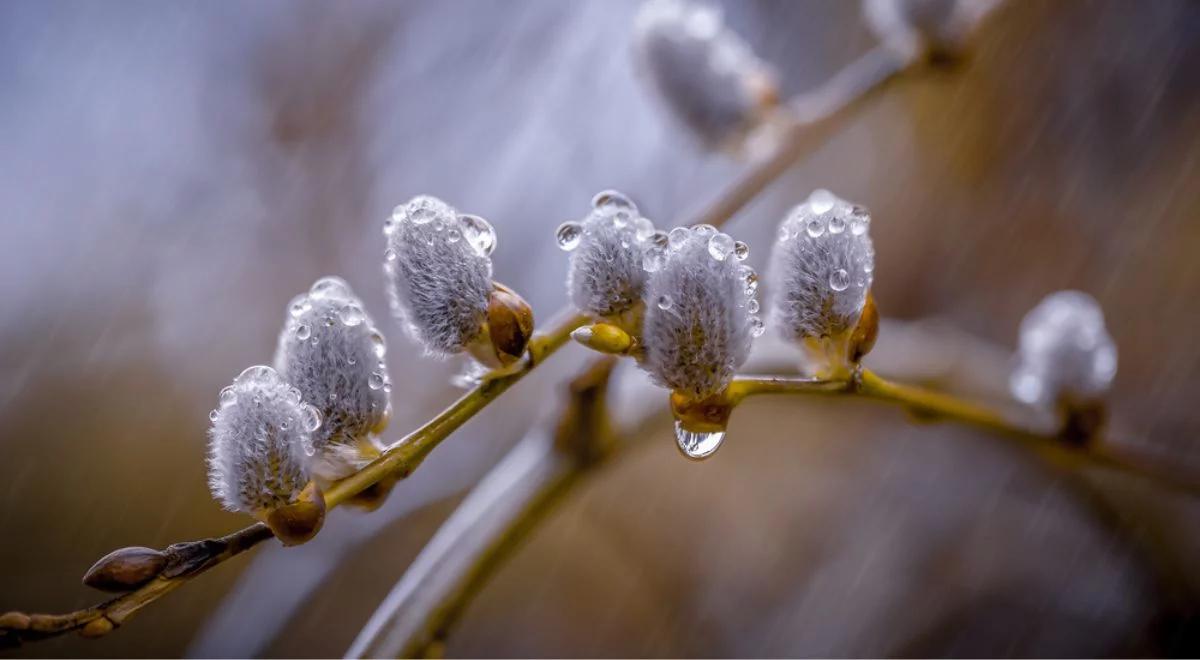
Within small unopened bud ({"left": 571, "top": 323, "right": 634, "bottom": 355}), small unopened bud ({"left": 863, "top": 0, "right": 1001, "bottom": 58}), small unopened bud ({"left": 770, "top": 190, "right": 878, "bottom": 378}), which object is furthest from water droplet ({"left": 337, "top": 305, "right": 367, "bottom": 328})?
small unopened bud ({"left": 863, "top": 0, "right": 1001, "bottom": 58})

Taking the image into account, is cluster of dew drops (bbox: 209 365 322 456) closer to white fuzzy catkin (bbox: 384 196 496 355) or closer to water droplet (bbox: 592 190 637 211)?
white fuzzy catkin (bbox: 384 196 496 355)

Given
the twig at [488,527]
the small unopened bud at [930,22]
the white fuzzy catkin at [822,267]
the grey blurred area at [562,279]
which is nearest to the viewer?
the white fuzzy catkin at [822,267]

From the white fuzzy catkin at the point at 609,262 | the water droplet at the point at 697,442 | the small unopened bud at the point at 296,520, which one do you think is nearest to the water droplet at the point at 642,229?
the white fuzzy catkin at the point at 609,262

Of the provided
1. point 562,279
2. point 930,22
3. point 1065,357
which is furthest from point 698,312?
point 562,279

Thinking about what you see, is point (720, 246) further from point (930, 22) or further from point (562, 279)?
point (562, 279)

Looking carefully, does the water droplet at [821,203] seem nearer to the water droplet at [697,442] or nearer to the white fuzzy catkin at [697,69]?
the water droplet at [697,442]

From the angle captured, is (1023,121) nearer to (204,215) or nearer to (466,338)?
◆ ◆ ◆ ◆
Exercise task: Arrange every line of the rows above as a numbered list, omitting blank lines and leaving out the pictures.

Written response:
1. Within small unopened bud ({"left": 571, "top": 323, "right": 634, "bottom": 355}), small unopened bud ({"left": 863, "top": 0, "right": 1001, "bottom": 58}), small unopened bud ({"left": 770, "top": 190, "right": 878, "bottom": 378}), which object is furthest from water droplet ({"left": 337, "top": 305, "right": 367, "bottom": 328})?
2. small unopened bud ({"left": 863, "top": 0, "right": 1001, "bottom": 58})
3. Taking the image into account, is cluster of dew drops (bbox: 209 365 322 456) closer to white fuzzy catkin (bbox: 384 196 496 355) or closer to water droplet (bbox: 592 190 637 211)?
4. white fuzzy catkin (bbox: 384 196 496 355)
5. Given
6. the twig at [488,527]
7. the small unopened bud at [930,22]
8. the white fuzzy catkin at [822,267]
9. the grey blurred area at [562,279]
10. which is nearest to the viewer?
11. the white fuzzy catkin at [822,267]
12. From the white fuzzy catkin at the point at 609,262 | the water droplet at the point at 697,442 | the small unopened bud at the point at 296,520, which one do you think is nearest to the water droplet at the point at 642,229?
13. the white fuzzy catkin at the point at 609,262
14. Of the provided
15. 1. point 562,279
16. 2. point 930,22
17. 3. point 1065,357
18. which is furthest from point 698,312?
19. point 562,279
20. Thinking about what you see, is point (720, 246) further from point (930, 22) or further from point (562, 279)?
21. point (562, 279)
22. Looking carefully, does the water droplet at [821,203] seem nearer to the water droplet at [697,442] or nearer to the white fuzzy catkin at [697,69]?
23. the water droplet at [697,442]
24. From the angle captured, is (1023,121) nearer to (204,215) or nearer to (466,338)?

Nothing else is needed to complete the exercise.